In weighing an organization and its need, he says, “I try not to over-think it,” adding, “I think what it really comes down to is people give to people and so I look to the leadership of the organizations both from a staff and a board perspective and the question I ask is, Does this organization have the capacity to deliver on their mission? That’s usually a fairly easy determination to make and once I’m confident they can, then we’ll typically feel good about giving. I leave it up to the leadership of the organization to deliver on their programming and promises, which they almost always do.”
The Simons prefer going with sure things and sticking with them.
“What we tend to do is find organizations doing a terrific job and we stay with them, not only financially but also from a time commitment perspective. We join the board or participate in a committee or get involved in leadership in some way. That keeps us really connected.

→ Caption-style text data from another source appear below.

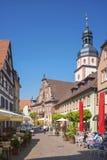 Il posto della chiesa con il comune ed il comune si elevano in Ettlingen Fotografie Stock Libere da Diritti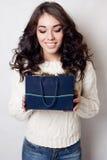 Sacos de sorriso bonitos do presente da menina isolados Imagens de Stock Royalty Free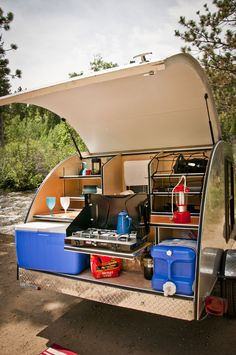 Stunning Teardrop Trailer Rv Camper Model Ideas To Consider, There are lots of reasons why folks want teardrop trailers. Let's look at why you need to consider a teardrop trailer. A teardrop'' trailer is a littl. Kombi Trailer, Kombi Motorhome, Trailer Build, Camper Trailers, Travel Trailers, Truck Camper, Mini Camper, Camper Life, Offroad Camper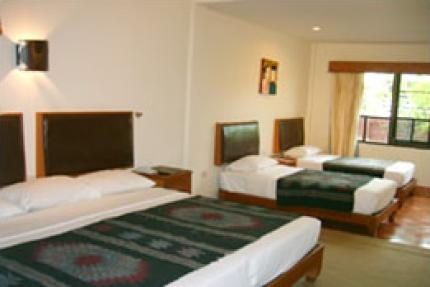 Karinthip Village Hotel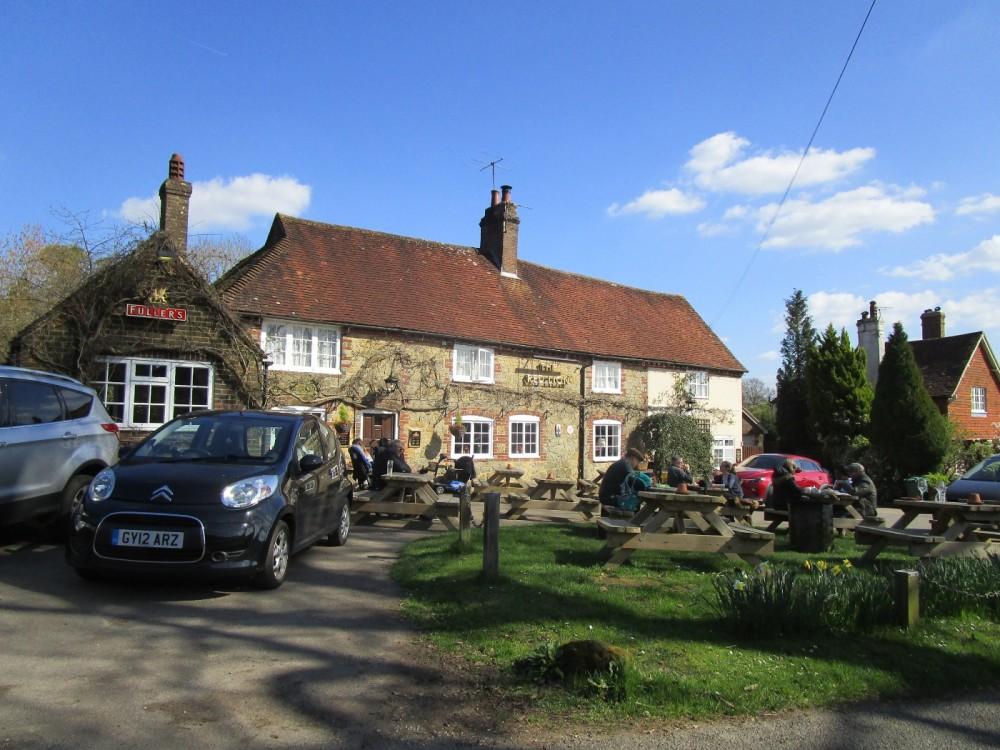 A286 Woodland walk and dog-friendly pub, West Sussex - Sussex dog-friendly pub and dog walk.JPG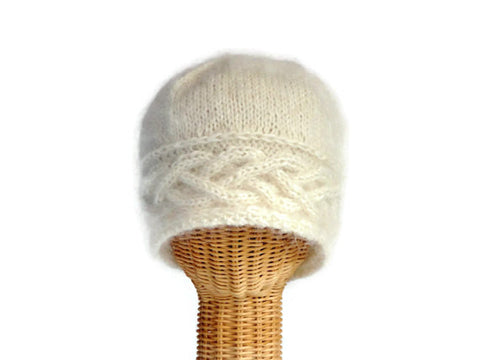 Cloche Celtic Cable White Mohair - Buttermilk Cottage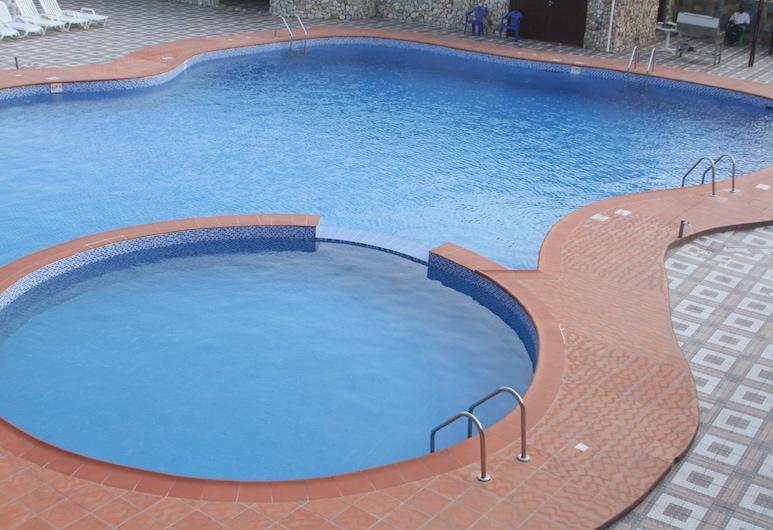 Oceanic Hotel, Accra, Outdoor Pool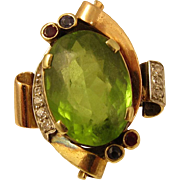 SALE Vintage 1940s 14k Yellow Gold & 6 ct Green Peridot Ring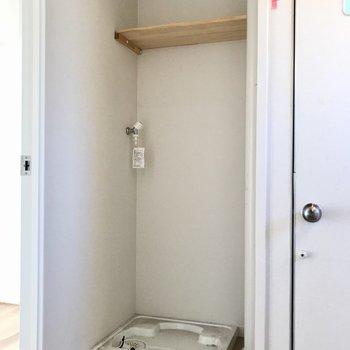 洗濯機置き場も脱衣所に。上には同じナチュラルな棚がありました(※写真は清掃前のものです)
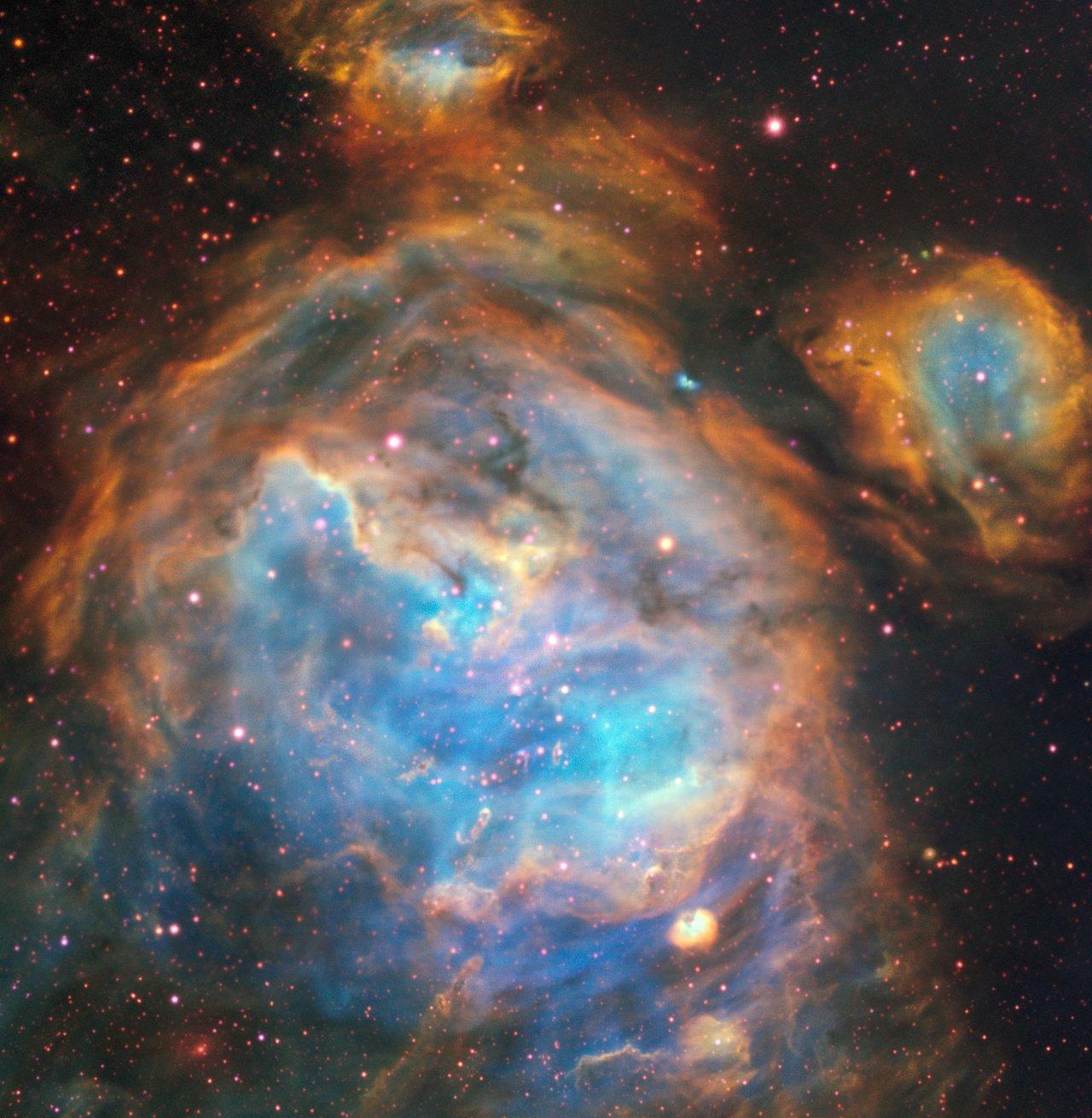 Снимок области LHA 120-N 180B в Большом Магеллановом Облаке
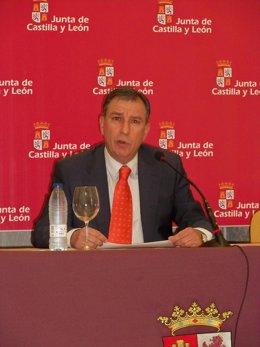 Consejero de Educación de la Junta de Castilla y León, Juan José Mateos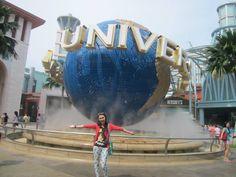 Ke Singapore bareng Christian Sugiono? Mauuuu bangeddd! \(^_^)/ Ini foto aku ambil di globe pintu masuk ke Universal Studios Singapore,kereeen kan gaya ku ;) #SGTravelBuddy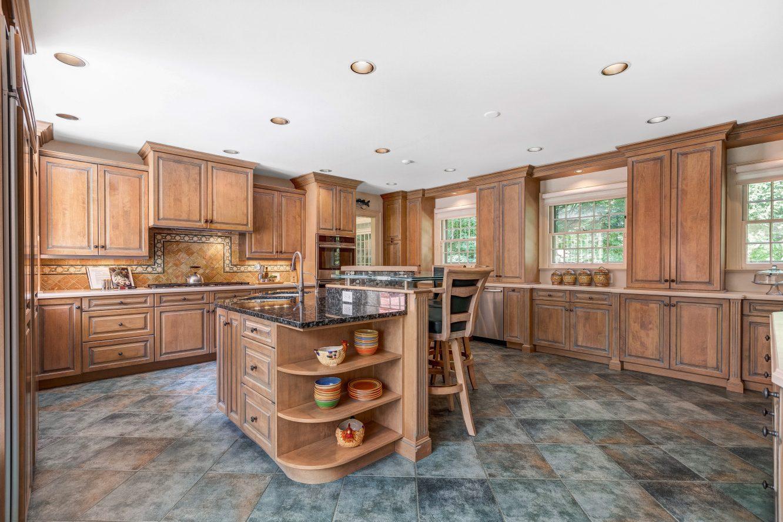7 – 6 Kimball Circle – Gourmet Eat-in Kitchen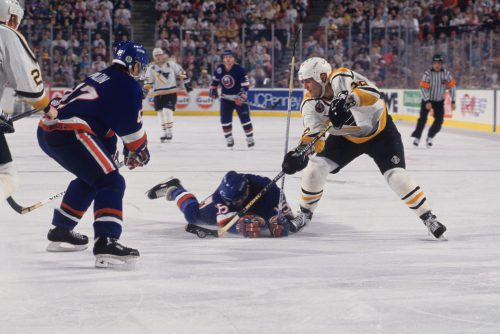 Pittsburgh Penguins Rick Tocchet vs New York Islanders Brad Dalgarno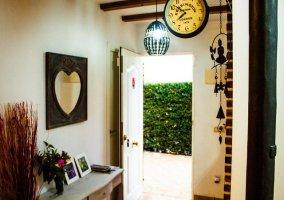 Recibidor amueblado y decorado de la casa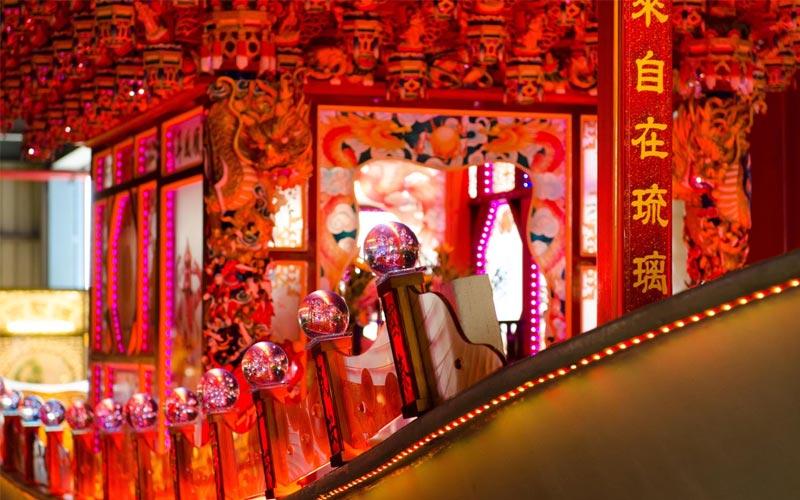 Nhắc đến thị trấn Lộc Cảng có lẽ người ta sẽ nhắc đến 2 ngôi chùa cổ Long Sơn vàNhắc đến thị trấn Lộc Cảng có lẽ người ta sẽ nhắc đến 2 ngôi chùa cổ Long Sơn và Thiên Hậu - là điểm đến linh thiêng, hấp dẫn du khách khi du lịch miền Trung Đài Loan Thiên Hậu. Là điểm đến linh thiêng, hấp dẫn du khách khi du lịch miền Trung Đài Loan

“We kind of want to go deep rather than broad. We’re most effective in our philanthropy when it’s not just about writing a check.
“I think the most fulfilling thing is planting seeds and seeing them grow into the community.”
Paul and Annette Smith
Philanthropists sometimes partner on projects. The Simons joined forces with another new era power couple, Paul and Annette Smith, in founding The Impact Circle for Big Brothers, Big Sisters.
The Smiths, recipients of the 2015 Sower Award in the Humanities, have used others’ giving to guide their own.
“There are a host of great examples we’ve borrowed from,” says Paul Smith, a founding member of Tenaska Capital Management. “Our approach is probably an amalgam of different approaches we’ve seen with others.”
An early influence on them was Howard and Rhonda Hawks.
The Smiths divide their giving between youth serving organizations and the arts. In each case, their head and heart enter the equation.
“We try to focus on outcomes – on how much impact we’re really having,” Smith says. “I suppose that is the head part but we’re pretty passionate about both of these areas, so there’s a lot of heart in it, too. So it’s some of both for us.”
When it comes to young people they look to impact “underserved and disadvantaged youth, especially through avenues that enhance their educational and social opportunities,” Smith says. “What we look for is a real efficacy and real difference made sustainably over time in the lives of young people in our community.”
When it comes to the arts, he says, “we’re looking to create cultural assets in our community.” He says they prefer to support programming of the kind that Film Streams does that “serves to create a cultural connection around people and a dialogue around important issues – I think that’s true of all of the arts organizations we support.”
Annette Smith says such activities enrich the cultural landscape. “It makes our community a more vibrant place to live for everyone.”
Paul says they support any arts endeavor that promotes access and diversity “in creating community around art.”
Sometimes, their passions for youth and arts overlap, as in the examples of their investments in the Kent Bellows Institute and Omaha Conservatory of Music.
He says their giving reflects their belief the arts are integral to a well-rounded life and city.
“Imagining our city without these things – without a symphony, an opera, art museums and challenging places where new art is being created – imagines a less interesting, less connected, less enjoyable place to live. So that’s why we think of it as a form of investment when we invest in the arts.”
Smith says he and his wife remain “active in the dialogue that exists in our community broadly around these sorts of institutions, so we try to support them not only with contributions but with counsel and service. And sometimes that means a board seat and sometimes it doesn’t.”